Please return every one of the records below word for word, with each line unchanged.

Saved data entries:
>> BEGIN

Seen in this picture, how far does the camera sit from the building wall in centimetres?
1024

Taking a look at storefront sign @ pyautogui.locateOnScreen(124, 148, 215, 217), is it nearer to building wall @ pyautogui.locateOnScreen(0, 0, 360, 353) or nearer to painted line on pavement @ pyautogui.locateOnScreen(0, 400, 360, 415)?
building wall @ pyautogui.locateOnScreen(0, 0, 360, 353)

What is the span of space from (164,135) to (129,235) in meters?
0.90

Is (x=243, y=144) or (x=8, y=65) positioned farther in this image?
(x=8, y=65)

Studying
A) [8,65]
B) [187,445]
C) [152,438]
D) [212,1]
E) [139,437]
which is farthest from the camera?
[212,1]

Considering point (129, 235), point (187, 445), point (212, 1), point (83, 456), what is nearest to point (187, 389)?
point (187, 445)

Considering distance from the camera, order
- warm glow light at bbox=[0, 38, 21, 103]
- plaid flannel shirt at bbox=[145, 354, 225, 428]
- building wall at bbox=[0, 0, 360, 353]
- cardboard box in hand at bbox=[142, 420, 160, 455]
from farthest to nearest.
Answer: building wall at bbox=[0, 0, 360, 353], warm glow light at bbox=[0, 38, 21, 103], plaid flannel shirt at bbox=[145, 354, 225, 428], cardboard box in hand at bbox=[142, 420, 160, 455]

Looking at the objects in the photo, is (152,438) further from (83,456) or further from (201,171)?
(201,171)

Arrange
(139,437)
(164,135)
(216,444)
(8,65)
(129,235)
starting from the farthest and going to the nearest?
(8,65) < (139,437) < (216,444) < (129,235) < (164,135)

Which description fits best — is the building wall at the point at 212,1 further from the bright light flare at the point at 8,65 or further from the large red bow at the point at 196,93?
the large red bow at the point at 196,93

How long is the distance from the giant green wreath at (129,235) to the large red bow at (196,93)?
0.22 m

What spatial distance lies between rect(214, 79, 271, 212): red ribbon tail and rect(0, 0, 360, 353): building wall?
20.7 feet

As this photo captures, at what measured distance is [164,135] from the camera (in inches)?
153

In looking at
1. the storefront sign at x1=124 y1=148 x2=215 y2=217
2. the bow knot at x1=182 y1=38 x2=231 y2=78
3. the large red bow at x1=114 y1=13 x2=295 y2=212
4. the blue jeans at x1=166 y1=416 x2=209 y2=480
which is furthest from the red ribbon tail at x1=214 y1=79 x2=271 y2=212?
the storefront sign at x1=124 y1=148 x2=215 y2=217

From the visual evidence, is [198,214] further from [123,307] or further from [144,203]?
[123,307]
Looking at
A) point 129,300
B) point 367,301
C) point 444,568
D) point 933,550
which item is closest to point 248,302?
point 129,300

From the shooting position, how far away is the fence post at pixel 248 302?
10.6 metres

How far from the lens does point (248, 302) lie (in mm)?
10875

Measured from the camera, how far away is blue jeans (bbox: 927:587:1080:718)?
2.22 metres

>> END

SOLUTION BELOW:
Seen in this picture, how far does the camera sit from the building wall in centimetres?
1024

Taking a look at storefront sign @ pyautogui.locateOnScreen(124, 148, 215, 217), is it nearer to building wall @ pyautogui.locateOnScreen(0, 0, 360, 353) or nearer to painted line on pavement @ pyautogui.locateOnScreen(0, 400, 360, 415)?
building wall @ pyautogui.locateOnScreen(0, 0, 360, 353)

What is the span of space from (164,135) to (129,235) in meters?
0.90

Is (x=243, y=144) or (x=8, y=65) positioned farther in this image?
(x=8, y=65)

Studying
A) [8,65]
B) [187,445]
C) [152,438]
D) [212,1]
E) [139,437]
which is farthest from the camera?
[212,1]

Considering point (129, 235), point (187, 445), point (212, 1), point (83, 456), what is nearest to point (187, 389)?
point (187, 445)

Considering distance from the camera, order
- warm glow light at bbox=[0, 38, 21, 103]
- plaid flannel shirt at bbox=[145, 354, 225, 428]
- building wall at bbox=[0, 0, 360, 353]
- cardboard box in hand at bbox=[142, 420, 160, 455]
from farthest to nearest.
Answer: building wall at bbox=[0, 0, 360, 353], warm glow light at bbox=[0, 38, 21, 103], plaid flannel shirt at bbox=[145, 354, 225, 428], cardboard box in hand at bbox=[142, 420, 160, 455]

Looking at the objects in the photo, is (152,438) further from (83,456) or further from (201,171)?
(201,171)

Arrange
(139,437)
(164,135)
(216,444)
(8,65)
(129,235)
starting from the farthest and going to the nearest?
(8,65) < (139,437) < (216,444) < (129,235) < (164,135)

Which description fits best — is the building wall at the point at 212,1 further from the bright light flare at the point at 8,65 or further from the large red bow at the point at 196,93?
the large red bow at the point at 196,93

How long is the distance from the giant green wreath at (129,235) to the large red bow at (196,93)?
0.22 m

What spatial distance lies between rect(214, 79, 271, 212): red ribbon tail and rect(0, 0, 360, 353): building wall?
20.7 feet

As this photo captures, at what measured distance is [164,135] from the camera (in inches)?
153

In looking at
1. the storefront sign at x1=124 y1=148 x2=215 y2=217
2. the bow knot at x1=182 y1=38 x2=231 y2=78
3. the large red bow at x1=114 y1=13 x2=295 y2=212
4. the blue jeans at x1=166 y1=416 x2=209 y2=480
which is furthest from the red ribbon tail at x1=214 y1=79 x2=271 y2=212?
the storefront sign at x1=124 y1=148 x2=215 y2=217

From the visual evidence, is [198,214] further from [123,307] or further from [144,203]?
[123,307]
Looking at
A) point 129,300
B) point 367,301
C) point 444,568
D) point 933,550
which item is closest to point 248,302?
point 129,300

From the shooting position, how far away is the fence post at pixel 248 302?
10.6 metres

How far from the lens does point (248, 302) lie (in mm)?
10875

Measured from the camera, how far away is blue jeans (bbox: 927:587:1080:718)?
2.22 metres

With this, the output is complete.